C-ROADS Technical Reference

Initialization, Calibration, Model Testing🔗

C-ROADS initializes and calibrates to available historical data, primarily provided by the following sources: Greenhouse Gas Emissions

  • Global Carbon Budget (2023) (CO2 Energy Emissions and Land Use Change Emissions)
  • PRIMAP 2.4.2 (2023) (Non-CO2 GHG Emissions only)
  • Houghton and Nassikas (2017) (CO2 Land Use only)

Land Areas

  • Land Use Harmonization (LUH2) data (Hurtt et al., 2018)

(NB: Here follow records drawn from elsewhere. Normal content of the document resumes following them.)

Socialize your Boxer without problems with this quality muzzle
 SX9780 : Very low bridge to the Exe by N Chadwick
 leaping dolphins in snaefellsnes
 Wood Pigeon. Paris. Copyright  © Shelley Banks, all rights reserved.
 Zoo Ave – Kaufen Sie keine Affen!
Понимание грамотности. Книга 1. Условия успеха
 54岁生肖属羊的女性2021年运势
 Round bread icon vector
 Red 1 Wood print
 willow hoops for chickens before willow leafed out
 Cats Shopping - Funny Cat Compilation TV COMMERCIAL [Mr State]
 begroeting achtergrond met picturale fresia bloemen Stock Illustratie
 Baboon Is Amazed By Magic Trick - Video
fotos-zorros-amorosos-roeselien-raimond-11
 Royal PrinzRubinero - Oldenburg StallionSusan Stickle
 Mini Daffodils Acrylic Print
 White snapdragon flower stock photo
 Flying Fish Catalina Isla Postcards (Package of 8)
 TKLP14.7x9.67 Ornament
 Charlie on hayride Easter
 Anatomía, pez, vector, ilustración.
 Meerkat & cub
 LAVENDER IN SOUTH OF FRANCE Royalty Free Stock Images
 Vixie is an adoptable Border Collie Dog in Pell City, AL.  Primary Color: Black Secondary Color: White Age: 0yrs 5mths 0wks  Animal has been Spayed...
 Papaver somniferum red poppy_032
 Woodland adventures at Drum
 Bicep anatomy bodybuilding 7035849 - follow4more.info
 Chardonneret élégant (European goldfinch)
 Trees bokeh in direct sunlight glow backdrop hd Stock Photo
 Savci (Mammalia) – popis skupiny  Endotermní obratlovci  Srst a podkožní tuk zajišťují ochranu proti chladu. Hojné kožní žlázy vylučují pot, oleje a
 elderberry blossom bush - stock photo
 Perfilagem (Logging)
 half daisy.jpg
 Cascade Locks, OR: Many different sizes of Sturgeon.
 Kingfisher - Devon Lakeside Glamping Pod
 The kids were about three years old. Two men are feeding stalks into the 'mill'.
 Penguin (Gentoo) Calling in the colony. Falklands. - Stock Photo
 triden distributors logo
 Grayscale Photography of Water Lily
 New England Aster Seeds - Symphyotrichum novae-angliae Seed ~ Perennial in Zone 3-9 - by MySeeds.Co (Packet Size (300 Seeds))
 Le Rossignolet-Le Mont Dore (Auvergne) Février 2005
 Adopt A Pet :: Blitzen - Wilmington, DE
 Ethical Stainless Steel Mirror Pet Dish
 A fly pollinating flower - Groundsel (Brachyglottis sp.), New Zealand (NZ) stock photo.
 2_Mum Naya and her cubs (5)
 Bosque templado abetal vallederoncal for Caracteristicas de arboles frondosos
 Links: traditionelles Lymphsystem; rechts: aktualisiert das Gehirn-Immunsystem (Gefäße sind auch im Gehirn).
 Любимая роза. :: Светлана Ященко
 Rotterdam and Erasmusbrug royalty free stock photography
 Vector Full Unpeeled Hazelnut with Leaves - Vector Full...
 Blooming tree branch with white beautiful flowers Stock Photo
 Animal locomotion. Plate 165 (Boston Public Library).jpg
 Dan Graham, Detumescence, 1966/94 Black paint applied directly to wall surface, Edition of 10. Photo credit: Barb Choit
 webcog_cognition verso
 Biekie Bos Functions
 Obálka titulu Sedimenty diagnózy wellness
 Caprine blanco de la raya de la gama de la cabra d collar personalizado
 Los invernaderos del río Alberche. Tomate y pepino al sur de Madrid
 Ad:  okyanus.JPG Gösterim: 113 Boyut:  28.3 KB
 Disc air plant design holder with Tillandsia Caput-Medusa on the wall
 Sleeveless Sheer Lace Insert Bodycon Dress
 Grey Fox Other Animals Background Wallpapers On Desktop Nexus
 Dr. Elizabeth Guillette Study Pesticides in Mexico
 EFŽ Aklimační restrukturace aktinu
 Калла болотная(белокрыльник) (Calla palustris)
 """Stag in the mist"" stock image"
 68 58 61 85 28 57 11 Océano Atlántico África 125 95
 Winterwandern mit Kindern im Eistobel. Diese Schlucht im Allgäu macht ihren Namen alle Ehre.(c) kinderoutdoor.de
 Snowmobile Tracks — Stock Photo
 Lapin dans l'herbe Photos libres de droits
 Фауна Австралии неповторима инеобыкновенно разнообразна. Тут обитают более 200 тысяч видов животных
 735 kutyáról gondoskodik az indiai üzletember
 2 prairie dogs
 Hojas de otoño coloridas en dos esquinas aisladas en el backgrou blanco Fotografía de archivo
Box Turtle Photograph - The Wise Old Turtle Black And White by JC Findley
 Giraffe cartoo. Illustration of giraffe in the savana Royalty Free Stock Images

GHG Concentrations, Temperature Change, Sea Level Rise

  • GISS Global Mean Estimates based on Land and Ocean Data 1880-2023 (2024)
  • HadCRUT5 1850-2023 (2024)
  • University of Colorado Sea Level Research Group (2018)

C-ROADS calibrates to projected values provided by the following sources:

  • Network for Greening the Financial System (2023)
    • GCAM 6.0 (U.S.)
    • REMIND-MAgPIE 3.2-4.6 (Germany)
  • SSP Version 2.0 scenarios (2018 - Available at: https://tntcat.iiasa.ac.at/SspDb)
    • Netherlands Environmental Assessment Agency (PBL). Integrated Model to Assess the Global Environment (IMAGE): Detlef van Vuuren, David Gernaat, Elke Stehfest
    • International Institute for Applied Systems Analysis (IIASA). Model for Energy Supply Strategy Alternatives and their General Environmental Impact - GLobal BIOsphere Management (MESSAGE-GLOBIOM): Keywan Riahi, Oliver Fricko, Petr Havlik
    • National Institute for Environmental Studies (NIES). Asia-Pacific Integrated Model (AIM): Shinichiro Fujimori
    • Pacific Northwest National Laboratory (PNNL). Global Change Assessment Model (GCAM): Kate Calvin and Jae Edmonds
    • Potsdam Institute for Climate Impact Research (PIK). REMIND-MAGPIE: Elmar Kriegler, Alexander Popp, Nico Bauer
    • European Institute on Economics and the Environment (EIEE). World Induced Technical Change Hybrid-GLobal BIOsphere Management (WITCH-GLOBIOM): Massimo Tavoni, Johannes Emmerling

Importing as data variables, C-ROADS assesses the GHG concentrations and temperature change projections given various emissions projections for model validation. Accordingly, there are necessary files, generated from data models, which must accompany the model. We test the model against the NGFS net emissions projections for their 6 scenarios. Reliably, for each scenario, the model captures the key dynamics of the NGFS models.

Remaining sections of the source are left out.